TASK DETAILS: Swap "separating" for "between" in the rows that begin at the line containing "How large is" and run through the end of the rows, then give those lines again with nothing else changed.
-- Start of DATA FOR PROCESSING --
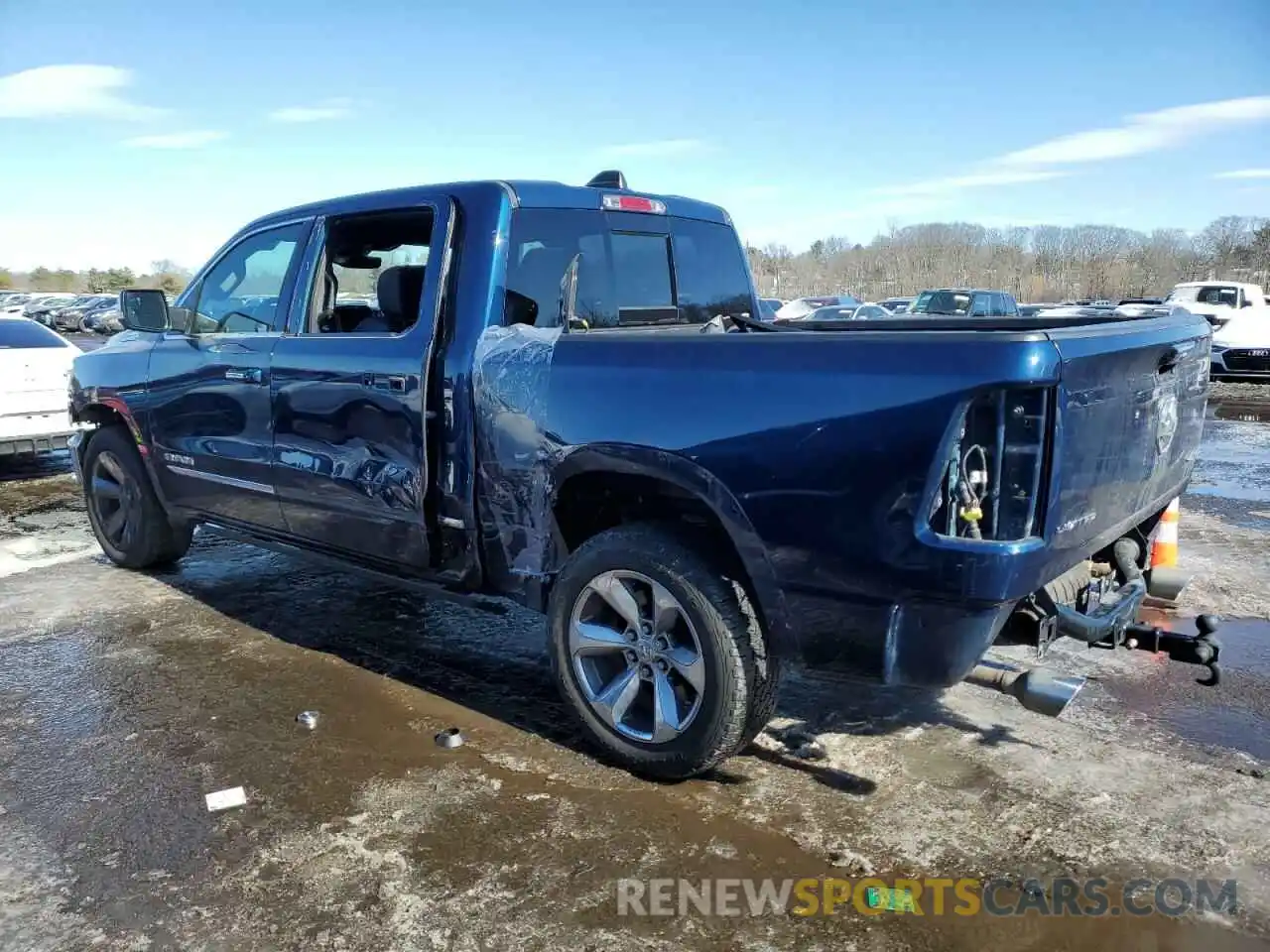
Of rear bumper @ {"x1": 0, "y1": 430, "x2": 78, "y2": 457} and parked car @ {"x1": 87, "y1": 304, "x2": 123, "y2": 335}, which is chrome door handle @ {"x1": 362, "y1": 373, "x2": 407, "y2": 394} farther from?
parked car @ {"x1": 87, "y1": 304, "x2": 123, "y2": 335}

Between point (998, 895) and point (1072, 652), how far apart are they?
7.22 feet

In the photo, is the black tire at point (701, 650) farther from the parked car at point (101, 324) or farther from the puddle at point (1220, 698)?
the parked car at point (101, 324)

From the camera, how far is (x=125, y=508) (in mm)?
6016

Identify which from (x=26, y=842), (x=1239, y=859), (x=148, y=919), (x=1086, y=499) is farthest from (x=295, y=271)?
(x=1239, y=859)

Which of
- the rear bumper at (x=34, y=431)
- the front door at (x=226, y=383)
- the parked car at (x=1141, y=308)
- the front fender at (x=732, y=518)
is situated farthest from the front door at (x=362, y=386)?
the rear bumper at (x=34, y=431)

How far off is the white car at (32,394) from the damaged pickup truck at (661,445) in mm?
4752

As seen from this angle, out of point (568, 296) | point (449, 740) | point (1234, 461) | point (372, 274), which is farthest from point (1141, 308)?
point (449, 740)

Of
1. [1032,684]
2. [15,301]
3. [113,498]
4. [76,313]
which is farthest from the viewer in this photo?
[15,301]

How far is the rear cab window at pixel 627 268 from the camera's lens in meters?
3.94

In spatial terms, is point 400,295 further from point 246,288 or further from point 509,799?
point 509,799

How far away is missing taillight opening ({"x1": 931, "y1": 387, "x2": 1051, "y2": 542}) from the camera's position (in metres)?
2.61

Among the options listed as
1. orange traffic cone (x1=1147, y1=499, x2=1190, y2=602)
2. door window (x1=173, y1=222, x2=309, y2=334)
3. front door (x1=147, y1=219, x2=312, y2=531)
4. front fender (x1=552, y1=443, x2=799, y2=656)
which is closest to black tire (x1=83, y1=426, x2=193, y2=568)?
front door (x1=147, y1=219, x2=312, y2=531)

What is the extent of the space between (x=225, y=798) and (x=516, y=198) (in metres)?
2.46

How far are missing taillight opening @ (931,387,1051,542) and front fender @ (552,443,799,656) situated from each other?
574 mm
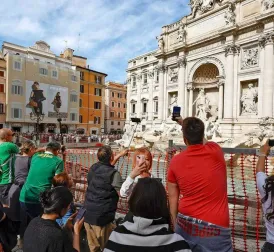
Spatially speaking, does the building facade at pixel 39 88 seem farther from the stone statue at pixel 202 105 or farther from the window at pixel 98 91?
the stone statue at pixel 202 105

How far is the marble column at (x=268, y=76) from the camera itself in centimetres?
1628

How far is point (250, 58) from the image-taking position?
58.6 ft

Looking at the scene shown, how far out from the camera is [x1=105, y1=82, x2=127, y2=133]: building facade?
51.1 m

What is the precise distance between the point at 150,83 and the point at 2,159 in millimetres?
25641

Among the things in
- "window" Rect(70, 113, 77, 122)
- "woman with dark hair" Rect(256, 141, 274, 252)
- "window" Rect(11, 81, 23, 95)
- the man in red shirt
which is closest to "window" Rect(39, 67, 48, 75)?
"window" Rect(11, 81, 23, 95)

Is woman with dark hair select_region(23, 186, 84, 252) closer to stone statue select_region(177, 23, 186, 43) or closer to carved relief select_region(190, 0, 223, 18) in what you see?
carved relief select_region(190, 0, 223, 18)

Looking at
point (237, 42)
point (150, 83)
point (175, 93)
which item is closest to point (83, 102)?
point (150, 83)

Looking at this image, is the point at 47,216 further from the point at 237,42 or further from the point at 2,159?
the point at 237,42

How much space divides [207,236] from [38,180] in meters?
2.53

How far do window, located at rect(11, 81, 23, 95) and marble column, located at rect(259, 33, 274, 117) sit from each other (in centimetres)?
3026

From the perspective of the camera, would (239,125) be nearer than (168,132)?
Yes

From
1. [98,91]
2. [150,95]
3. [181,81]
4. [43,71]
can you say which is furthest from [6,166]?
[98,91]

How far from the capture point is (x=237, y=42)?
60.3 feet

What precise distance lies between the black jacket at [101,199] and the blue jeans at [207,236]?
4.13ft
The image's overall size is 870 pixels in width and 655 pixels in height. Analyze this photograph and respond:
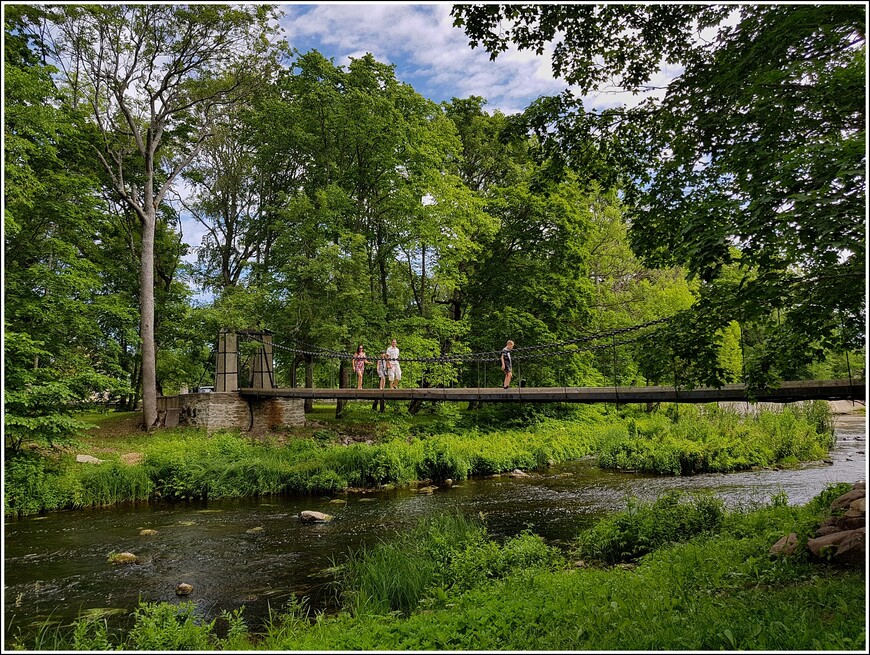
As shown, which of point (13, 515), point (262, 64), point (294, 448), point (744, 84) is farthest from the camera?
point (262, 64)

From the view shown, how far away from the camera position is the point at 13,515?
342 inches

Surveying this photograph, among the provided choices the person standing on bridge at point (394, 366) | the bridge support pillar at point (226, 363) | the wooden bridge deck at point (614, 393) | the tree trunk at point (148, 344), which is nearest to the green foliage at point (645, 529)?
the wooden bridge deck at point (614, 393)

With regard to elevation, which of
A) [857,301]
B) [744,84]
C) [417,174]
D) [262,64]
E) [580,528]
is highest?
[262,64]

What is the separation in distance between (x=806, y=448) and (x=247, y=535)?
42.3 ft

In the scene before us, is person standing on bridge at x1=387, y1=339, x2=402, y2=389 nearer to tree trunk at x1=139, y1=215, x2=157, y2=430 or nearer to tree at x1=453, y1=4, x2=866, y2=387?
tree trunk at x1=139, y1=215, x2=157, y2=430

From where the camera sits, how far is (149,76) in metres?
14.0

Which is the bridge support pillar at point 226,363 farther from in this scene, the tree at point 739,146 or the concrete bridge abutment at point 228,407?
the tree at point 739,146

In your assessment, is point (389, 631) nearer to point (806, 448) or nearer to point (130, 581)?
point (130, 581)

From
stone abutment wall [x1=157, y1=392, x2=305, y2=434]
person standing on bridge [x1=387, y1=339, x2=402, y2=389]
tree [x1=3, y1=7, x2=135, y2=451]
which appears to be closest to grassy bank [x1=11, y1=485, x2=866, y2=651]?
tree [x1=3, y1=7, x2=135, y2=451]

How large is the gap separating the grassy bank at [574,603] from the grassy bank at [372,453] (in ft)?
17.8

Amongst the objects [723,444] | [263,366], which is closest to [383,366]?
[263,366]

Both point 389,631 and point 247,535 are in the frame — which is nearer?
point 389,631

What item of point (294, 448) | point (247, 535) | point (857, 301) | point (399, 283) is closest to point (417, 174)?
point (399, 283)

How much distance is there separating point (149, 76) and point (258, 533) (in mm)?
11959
-- End of DATA FOR PROCESSING --
PROBLEM SOLUTION:
How large is the gap between the grassy bank at [574,603] from the grassy bank at [372,453] (in ft)?
17.8

Amongst the objects [723,444] | [263,366], which is closest to [383,366]?
[263,366]

Both point 389,631 and point 247,535 are in the frame — which is nearer?
point 389,631

What item of point (294, 448) | point (247, 535) | point (857, 301) | point (399, 283) is closest to point (417, 174)?
point (399, 283)

How much distance is there between point (149, 76) and point (258, 533) (in mm)?
11959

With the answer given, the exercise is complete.